La nieve se está derritiendo. Ya prácticamente no queda nada del temporal que había empezado a bloquear aceras y colapsar carreteras en Bucarest. Mi espíritu inconformista me obliga a echarla un poco de menos, a añorar los mantos de nieve incorrupta, esa que hace 'crac' al ser pisada y que embellece cualquier escena con su uniformidad luminosa.

No obstante, debo admitir que al ver la pista de aterrizaje totalmente cubierta por la nevada, justo cuando estábamos a punto de tomar tierra, lo último que me vino a la cabeza fue su sentido estético. Algo de pánico y de dónde me estoy metiendo, eso es lo único que pude pensar. Por suerte, Bucarest no es Madrid y aquí están habituados a lidiar con verdaderos inviernos. La zona donde debía posarse el avión estaba despejada y aterrizamos sin ningún sobresalto.

Lo bueno de ser un chico de secano es que estos acontecimientos rutinarios, que resultan un estorbo para los acostumbrados, todavía despiertan en mí una fascinación infantil que no me gustaría perder con los años. Aún recuerdo con impresión la primera vez que vi el río Spree de Berlín cubierto por inmensas placas de hielo chocando unas contra otras. O la risa tonta que me produjo descubrir a unos patos caminando como si cualquier cosa por encima de la superficie congelada de los canales de Amsterdam. Aunque supongo que será una tarea complicada esa de seguir encontrándole la gracia a tanto congelamiento.

Elvira Lindo , una escritora y articulista a la que sigo con atención, ha explorado en su último libro esta dicotomía del frío como catalizador o finiquitador de las ilusiones, según te pille la tarde. La obra, que estoy leyendo despacio para que me dure más tiempo, se titula 'Noches sin dormir: último invierno en Nueva York' y en ella Lindo ha querido dejar testimonio de su paso por la ciudad americana tras vivir en ella más una década.

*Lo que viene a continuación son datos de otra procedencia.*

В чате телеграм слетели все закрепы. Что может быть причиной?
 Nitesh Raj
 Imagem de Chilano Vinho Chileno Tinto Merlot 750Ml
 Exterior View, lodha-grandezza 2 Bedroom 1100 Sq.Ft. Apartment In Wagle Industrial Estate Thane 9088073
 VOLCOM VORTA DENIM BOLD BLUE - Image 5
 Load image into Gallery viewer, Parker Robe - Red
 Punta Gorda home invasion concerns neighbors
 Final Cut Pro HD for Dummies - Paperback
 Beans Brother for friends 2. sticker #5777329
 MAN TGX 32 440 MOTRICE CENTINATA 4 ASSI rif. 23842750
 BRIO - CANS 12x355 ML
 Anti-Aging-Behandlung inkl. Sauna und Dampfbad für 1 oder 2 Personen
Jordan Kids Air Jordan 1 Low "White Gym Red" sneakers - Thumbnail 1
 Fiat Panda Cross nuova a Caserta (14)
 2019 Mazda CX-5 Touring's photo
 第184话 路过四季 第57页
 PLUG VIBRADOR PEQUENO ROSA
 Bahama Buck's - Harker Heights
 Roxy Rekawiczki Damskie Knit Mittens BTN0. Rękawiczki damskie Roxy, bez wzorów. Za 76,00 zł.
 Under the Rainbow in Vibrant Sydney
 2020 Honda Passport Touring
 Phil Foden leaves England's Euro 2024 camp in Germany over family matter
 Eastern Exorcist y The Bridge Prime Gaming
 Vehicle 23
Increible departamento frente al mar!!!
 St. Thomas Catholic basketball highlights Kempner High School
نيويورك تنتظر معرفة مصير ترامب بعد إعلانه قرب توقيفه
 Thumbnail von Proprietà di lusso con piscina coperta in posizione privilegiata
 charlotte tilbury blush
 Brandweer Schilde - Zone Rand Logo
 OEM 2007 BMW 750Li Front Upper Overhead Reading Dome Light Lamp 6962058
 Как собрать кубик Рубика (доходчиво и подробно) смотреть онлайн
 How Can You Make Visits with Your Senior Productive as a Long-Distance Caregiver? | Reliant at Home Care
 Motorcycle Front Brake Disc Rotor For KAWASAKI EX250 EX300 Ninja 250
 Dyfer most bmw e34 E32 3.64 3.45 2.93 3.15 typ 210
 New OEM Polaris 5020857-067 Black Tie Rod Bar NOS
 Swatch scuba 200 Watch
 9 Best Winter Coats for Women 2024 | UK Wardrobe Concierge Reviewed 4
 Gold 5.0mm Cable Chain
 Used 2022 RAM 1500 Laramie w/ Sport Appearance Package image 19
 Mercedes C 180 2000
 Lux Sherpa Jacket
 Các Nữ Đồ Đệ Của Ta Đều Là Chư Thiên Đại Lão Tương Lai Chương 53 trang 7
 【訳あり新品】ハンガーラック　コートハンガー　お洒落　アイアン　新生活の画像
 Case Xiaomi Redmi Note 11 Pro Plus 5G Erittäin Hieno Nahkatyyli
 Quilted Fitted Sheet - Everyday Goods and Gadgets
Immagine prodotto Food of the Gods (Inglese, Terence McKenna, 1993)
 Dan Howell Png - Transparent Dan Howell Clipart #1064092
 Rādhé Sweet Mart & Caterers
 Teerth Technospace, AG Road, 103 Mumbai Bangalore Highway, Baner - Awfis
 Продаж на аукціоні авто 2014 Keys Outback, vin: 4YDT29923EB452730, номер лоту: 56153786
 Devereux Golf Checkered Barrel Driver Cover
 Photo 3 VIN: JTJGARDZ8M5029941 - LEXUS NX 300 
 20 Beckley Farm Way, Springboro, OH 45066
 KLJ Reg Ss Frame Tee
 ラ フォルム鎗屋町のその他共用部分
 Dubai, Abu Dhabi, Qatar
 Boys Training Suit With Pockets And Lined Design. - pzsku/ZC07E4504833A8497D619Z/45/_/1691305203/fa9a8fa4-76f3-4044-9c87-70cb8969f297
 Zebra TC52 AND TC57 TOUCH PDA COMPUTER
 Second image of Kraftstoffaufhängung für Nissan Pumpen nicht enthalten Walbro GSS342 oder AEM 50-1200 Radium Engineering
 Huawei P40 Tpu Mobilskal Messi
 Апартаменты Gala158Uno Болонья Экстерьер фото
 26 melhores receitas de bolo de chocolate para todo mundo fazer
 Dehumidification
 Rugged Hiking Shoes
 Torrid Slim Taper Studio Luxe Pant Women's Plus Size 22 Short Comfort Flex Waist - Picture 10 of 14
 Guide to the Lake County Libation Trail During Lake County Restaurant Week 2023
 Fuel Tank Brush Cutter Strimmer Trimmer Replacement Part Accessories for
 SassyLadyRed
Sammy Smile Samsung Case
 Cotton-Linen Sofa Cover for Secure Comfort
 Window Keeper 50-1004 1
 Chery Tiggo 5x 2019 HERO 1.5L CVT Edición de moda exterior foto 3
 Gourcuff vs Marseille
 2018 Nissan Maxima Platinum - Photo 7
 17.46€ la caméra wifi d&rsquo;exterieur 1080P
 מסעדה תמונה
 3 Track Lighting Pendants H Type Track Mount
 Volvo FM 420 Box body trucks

Se trata de una novela en la que las bajas temperaturas aparecen como un personaje secundario bastante relevante, compitiendo en importancia con la propia ciudad de Nueva York, en la que llegarán durante el día de hoy a menos cinco grados bajo cero. Unas condiciones que recuerdan menos a una película de Hollywood y más a una pintura de la Rusia soviética, como la propia articulista recalca en el libro. Las condiciones meteorológicas casi vencen a la autora, que llega a preguntarse en un momento de debilidad qué se le ha perdido a ella en un lugar tan hostil como ese. Por suerte, se quedó el tiempo necesario para ofrecernos esta hermosa y personal obra, repleta de reflexiones con las que la mayoría de los que vivimos fuera podemos sentirnos identificados. Elvira Lindo termina por reconciliarse con la nieve y algunas de las mejores fotografías que acompañan a su texto están dominadas por el invierno en su vertiente más poética.

Llevo un tiempo pensando que la memoria no guarda temperaturas. Todos los años nos seguirá sorprendiendo el calor del verano y seguiremos sin acostumbrarnos a pasar frío en enero. Habrá que luchar, por tanto, por conservar la parte que le encuentra la belleza a todo esto. Esa que los niños llevan tan a flor de piel.